At the Zocalo, the country’s largest public square, chants of “Long live the people!, Long live Aguilar Ortiz!” erupted from a crowd of hundreds, marking the beginning of an unprecedented chapter in Mexican justice.
The text reads, “Ceremony of Indigenous peoples gathered in the capital’s Zócalo to hand over the batons of command to the new ministers.”
“Corruption, nepotism and dishonesty will come to an end… The vote you cast at the ballot box on July 1 will bring results… Starting today, we will work tirelessly for a new model of justice,” said the incoming Supreme Court president, referring to the elections in which 13 million citizens chose 881 judges.
Aguilar Ortiz highlighted that “without judicial reform” — promoted by former President Andres Manuel Lopez Obrador (2018–2024) and led by President Claudia Sheinbaum — “Indigenous peoples would not have the presence in public life that we have today.”
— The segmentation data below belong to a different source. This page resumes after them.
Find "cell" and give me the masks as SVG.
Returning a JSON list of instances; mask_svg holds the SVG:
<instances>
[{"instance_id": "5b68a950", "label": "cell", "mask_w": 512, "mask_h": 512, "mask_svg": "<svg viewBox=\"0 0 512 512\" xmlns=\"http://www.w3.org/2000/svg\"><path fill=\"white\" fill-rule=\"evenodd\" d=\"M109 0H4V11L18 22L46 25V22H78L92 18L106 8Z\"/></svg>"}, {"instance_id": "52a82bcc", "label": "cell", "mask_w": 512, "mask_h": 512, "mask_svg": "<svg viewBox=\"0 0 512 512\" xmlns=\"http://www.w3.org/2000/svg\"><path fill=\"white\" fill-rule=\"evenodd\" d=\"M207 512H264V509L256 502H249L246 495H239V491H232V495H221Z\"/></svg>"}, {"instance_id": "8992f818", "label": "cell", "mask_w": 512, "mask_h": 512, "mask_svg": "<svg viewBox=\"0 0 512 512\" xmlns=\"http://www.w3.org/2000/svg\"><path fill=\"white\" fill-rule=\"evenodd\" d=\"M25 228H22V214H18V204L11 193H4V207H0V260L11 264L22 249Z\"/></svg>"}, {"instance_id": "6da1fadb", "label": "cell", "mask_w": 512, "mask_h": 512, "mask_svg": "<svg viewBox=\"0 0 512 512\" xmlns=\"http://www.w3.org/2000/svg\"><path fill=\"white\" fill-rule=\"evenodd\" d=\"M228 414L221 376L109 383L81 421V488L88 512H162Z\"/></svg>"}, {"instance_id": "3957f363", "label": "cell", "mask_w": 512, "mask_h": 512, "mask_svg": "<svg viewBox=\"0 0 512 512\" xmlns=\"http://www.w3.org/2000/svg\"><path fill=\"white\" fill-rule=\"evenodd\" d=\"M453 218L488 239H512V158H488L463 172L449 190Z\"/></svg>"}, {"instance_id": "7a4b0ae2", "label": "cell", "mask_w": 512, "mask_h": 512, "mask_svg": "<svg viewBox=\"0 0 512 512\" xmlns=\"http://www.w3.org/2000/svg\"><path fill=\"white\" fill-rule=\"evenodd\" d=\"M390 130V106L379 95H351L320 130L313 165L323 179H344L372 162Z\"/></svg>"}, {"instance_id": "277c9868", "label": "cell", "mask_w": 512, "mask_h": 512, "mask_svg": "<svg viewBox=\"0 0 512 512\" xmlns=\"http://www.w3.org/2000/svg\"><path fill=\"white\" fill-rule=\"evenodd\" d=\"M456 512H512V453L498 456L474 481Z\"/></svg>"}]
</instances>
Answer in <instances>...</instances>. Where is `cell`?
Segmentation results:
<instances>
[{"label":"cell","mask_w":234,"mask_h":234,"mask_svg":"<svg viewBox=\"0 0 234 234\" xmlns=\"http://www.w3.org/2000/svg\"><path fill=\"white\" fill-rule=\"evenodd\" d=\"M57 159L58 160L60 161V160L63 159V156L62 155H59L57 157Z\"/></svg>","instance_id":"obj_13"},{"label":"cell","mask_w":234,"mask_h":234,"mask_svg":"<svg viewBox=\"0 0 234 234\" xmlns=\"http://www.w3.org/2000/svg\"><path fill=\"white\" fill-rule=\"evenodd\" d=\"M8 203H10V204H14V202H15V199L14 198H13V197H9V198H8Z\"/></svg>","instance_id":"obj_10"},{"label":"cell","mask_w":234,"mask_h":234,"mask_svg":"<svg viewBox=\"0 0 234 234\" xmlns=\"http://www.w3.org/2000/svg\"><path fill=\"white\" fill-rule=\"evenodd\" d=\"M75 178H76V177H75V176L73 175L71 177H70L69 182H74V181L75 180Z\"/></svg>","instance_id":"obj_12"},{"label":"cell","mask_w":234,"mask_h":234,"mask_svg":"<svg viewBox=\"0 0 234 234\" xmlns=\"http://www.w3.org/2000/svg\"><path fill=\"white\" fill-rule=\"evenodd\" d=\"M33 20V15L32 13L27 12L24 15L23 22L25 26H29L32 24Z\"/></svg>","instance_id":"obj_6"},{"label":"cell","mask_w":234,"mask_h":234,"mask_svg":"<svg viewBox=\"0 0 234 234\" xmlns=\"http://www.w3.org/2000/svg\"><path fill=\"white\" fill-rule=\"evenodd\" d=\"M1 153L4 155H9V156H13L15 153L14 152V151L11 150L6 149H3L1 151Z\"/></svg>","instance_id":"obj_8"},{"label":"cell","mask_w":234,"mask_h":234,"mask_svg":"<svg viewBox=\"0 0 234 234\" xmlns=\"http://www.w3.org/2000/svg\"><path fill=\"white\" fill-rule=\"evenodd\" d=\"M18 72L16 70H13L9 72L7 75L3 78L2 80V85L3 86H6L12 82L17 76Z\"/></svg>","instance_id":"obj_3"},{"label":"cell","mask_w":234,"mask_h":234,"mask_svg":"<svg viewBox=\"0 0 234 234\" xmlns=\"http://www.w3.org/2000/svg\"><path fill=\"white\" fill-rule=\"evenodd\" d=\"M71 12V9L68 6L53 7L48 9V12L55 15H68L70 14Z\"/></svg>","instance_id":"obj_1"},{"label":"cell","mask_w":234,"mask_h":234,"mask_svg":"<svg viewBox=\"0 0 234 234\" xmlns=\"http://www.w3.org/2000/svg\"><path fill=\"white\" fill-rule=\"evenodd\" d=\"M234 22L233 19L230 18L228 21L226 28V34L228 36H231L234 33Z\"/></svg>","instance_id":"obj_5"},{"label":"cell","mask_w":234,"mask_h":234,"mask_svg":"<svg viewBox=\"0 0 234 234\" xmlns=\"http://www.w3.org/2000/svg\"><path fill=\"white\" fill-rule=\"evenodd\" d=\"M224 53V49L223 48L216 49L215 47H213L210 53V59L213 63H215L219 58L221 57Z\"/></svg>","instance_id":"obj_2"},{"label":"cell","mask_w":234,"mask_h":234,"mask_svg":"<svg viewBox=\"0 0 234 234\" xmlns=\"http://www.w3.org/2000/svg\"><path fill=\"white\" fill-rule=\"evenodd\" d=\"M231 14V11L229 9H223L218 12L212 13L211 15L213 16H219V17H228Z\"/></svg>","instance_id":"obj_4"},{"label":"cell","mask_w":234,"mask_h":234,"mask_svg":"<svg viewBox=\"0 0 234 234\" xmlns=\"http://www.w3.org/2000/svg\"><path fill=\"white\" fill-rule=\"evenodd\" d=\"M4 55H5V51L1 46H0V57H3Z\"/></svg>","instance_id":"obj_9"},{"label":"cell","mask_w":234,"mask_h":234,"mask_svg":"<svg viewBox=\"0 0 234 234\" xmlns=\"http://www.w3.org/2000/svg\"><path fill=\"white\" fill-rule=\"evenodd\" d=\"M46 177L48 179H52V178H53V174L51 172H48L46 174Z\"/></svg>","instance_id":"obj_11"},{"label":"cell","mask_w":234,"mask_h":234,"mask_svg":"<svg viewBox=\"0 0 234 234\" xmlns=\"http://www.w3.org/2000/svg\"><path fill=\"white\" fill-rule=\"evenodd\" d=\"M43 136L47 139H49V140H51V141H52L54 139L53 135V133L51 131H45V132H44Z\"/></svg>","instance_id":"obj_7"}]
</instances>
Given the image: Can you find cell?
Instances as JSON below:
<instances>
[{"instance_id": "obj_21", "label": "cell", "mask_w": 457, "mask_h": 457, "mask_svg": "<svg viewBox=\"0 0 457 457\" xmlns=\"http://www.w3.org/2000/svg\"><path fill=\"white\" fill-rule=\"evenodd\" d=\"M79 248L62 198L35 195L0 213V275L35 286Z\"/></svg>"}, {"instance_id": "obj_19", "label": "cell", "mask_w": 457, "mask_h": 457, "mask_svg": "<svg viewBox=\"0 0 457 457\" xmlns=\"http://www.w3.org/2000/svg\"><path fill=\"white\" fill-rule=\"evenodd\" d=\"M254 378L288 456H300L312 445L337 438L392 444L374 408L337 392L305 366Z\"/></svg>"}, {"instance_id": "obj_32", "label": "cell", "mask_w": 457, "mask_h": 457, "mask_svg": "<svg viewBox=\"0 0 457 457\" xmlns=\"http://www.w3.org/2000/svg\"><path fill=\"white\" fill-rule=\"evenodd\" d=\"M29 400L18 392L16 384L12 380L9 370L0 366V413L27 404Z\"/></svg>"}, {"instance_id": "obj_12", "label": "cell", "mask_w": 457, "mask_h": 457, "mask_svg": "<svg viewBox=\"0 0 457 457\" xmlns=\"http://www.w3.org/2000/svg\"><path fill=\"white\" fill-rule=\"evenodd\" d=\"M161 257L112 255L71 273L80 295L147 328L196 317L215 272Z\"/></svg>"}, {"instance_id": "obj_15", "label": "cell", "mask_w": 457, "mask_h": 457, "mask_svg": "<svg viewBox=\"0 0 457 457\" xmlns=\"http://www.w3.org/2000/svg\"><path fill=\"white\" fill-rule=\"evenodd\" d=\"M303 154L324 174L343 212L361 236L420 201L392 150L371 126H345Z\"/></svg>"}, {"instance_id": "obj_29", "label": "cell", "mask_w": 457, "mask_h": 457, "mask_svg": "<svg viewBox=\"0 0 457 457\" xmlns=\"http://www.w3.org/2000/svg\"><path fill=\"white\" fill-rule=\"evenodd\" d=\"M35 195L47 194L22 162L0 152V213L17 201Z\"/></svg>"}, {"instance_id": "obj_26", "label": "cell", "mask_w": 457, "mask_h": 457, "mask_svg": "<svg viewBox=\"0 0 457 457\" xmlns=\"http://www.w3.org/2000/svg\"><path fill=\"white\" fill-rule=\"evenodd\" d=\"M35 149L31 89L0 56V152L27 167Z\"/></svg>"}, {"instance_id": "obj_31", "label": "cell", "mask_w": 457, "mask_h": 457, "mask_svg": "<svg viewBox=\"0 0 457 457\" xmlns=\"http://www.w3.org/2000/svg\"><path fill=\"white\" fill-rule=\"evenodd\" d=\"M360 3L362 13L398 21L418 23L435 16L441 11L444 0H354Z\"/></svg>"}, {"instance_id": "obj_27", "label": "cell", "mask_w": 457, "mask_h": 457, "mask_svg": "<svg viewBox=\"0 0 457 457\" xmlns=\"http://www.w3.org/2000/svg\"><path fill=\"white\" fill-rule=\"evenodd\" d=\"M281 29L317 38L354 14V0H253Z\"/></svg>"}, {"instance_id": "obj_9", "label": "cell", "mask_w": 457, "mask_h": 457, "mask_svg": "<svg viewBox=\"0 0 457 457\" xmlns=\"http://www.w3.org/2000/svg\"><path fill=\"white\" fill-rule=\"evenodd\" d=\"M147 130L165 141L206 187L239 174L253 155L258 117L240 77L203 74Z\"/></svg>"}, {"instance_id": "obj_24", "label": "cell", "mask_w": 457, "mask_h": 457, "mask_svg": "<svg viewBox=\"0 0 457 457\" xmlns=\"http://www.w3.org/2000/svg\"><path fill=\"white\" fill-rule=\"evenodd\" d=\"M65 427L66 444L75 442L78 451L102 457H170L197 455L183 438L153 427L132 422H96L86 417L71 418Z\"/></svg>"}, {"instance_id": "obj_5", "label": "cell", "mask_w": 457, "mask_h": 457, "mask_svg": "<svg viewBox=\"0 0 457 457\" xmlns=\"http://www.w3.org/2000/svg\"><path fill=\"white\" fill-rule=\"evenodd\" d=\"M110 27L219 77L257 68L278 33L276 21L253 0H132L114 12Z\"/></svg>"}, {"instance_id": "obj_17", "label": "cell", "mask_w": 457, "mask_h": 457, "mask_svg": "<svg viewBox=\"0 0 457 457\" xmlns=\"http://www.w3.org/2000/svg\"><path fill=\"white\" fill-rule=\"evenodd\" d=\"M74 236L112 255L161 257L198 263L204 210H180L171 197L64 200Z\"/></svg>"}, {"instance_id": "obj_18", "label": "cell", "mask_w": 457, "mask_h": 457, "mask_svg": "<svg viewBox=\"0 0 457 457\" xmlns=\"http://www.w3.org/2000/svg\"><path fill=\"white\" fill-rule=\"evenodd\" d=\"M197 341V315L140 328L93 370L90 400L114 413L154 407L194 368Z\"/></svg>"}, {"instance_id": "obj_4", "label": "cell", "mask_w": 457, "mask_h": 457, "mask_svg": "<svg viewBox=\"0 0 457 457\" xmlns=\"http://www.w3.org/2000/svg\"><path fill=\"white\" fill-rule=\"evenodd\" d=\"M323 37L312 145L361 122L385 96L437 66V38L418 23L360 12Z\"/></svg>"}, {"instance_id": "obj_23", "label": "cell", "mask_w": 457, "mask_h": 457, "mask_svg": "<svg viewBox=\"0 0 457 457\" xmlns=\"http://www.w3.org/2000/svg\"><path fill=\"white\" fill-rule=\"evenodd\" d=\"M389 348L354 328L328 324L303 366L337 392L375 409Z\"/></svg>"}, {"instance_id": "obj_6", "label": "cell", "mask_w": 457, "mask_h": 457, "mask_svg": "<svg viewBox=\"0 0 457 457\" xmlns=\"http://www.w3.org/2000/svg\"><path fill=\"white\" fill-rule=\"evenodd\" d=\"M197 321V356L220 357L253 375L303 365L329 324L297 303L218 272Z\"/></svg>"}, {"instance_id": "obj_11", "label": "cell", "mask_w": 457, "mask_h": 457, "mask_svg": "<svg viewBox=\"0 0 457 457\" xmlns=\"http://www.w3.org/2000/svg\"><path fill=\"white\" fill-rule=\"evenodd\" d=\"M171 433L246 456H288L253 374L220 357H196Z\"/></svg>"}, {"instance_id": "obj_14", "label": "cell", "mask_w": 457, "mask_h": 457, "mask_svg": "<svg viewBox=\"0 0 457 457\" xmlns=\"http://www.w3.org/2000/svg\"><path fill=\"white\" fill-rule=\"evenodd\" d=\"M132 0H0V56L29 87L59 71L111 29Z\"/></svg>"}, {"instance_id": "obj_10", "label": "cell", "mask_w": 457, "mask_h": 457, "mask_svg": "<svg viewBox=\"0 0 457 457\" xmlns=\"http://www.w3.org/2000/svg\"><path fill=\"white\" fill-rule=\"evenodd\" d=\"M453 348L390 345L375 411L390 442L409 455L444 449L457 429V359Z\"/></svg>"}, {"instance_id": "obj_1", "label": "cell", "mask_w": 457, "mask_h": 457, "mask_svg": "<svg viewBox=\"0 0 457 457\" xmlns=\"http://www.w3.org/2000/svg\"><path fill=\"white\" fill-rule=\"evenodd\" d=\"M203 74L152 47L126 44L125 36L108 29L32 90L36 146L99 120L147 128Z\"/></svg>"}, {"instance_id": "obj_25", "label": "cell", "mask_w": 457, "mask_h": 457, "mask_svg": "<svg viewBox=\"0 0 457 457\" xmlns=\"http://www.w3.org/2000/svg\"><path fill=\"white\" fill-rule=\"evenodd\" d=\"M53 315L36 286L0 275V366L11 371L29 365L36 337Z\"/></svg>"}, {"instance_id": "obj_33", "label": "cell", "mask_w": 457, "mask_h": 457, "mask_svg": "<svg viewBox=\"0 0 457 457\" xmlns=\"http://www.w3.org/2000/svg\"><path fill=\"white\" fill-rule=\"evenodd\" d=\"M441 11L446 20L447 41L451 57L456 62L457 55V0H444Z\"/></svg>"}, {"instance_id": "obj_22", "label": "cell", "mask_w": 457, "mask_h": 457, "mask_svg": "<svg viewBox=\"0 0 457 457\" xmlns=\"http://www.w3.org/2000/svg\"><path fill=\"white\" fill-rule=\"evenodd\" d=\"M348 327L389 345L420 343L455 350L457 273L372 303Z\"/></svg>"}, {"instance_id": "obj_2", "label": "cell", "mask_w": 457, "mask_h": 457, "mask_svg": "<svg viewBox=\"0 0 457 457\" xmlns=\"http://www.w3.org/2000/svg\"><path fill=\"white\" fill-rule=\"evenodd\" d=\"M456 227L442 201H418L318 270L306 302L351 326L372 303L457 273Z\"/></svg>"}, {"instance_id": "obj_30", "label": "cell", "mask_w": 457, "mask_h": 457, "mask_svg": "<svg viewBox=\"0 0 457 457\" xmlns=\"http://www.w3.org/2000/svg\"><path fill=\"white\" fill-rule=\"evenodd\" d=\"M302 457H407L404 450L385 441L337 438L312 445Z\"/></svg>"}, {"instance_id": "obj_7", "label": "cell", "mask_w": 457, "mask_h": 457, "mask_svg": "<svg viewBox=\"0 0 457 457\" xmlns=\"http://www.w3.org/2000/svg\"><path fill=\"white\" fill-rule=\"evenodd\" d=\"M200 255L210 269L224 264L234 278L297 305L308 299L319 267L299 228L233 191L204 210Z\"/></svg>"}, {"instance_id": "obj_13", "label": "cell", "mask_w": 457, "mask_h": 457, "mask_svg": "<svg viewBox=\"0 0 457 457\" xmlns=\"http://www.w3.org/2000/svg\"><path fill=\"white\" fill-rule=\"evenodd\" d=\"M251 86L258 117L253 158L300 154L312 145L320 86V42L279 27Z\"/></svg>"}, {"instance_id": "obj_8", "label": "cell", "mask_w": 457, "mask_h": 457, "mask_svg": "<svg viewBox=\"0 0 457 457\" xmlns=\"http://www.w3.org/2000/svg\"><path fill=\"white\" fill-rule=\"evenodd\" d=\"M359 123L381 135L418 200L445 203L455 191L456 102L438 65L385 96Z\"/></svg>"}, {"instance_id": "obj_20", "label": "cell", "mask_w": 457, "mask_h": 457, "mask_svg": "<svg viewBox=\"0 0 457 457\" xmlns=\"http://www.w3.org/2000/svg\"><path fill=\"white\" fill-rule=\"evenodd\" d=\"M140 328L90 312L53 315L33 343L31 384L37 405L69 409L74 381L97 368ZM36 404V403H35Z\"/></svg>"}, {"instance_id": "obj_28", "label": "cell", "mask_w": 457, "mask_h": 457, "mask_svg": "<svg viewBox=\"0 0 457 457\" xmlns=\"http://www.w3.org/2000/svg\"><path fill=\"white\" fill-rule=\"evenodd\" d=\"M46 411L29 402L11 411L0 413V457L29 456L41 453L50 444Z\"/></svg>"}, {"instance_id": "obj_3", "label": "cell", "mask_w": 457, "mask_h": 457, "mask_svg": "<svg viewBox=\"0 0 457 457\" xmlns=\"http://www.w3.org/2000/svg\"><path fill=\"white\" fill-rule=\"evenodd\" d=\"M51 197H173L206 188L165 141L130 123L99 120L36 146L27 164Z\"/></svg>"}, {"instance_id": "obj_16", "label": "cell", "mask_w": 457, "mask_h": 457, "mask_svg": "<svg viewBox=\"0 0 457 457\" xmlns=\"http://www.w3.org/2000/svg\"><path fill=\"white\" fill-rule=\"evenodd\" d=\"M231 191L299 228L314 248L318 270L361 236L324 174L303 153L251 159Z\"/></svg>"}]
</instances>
“Just a year ago it was unimaginable that I, as an Indigenous person and as someone from the people, despite my studies, my work and the media, would be here speaking to you as a Supreme Court justice. Giving power to the people liberates the people,” he emphasized, drawing applause and chants of support in the Mixtec language.
In Indigenous communities, the “Staff of Authority means leading the work, being both father and mother of the people, and earning the trust of elders, youth, children and seniors that whoever takes the staff will care for them,” Aguilar Ortiz explained.
In his speech, the 52-year-old Mixtec lawyer reflected on Mexican history, pointing to the conquest and the arrival of the Spanish who “declared these lands practically uninhabited (…) that Indians had no soul and therefore had no legal standing to act in public life.”
Among the crowd, groups of mothers searching for their missing children raised banners with the names of their disappeared loved ones, demanding justice in a country with more than 130,000 people still unaccounted for.
The new justices will be sworn in during a session at the Senate in Mexico City at 7:30 p.m. on Tuesday. Mexican President Sheinbaum is expected to attend. During her first government report, she stressed that the constitutional reform of the judiciary ends the “era of nepotism, corruption and privilege.”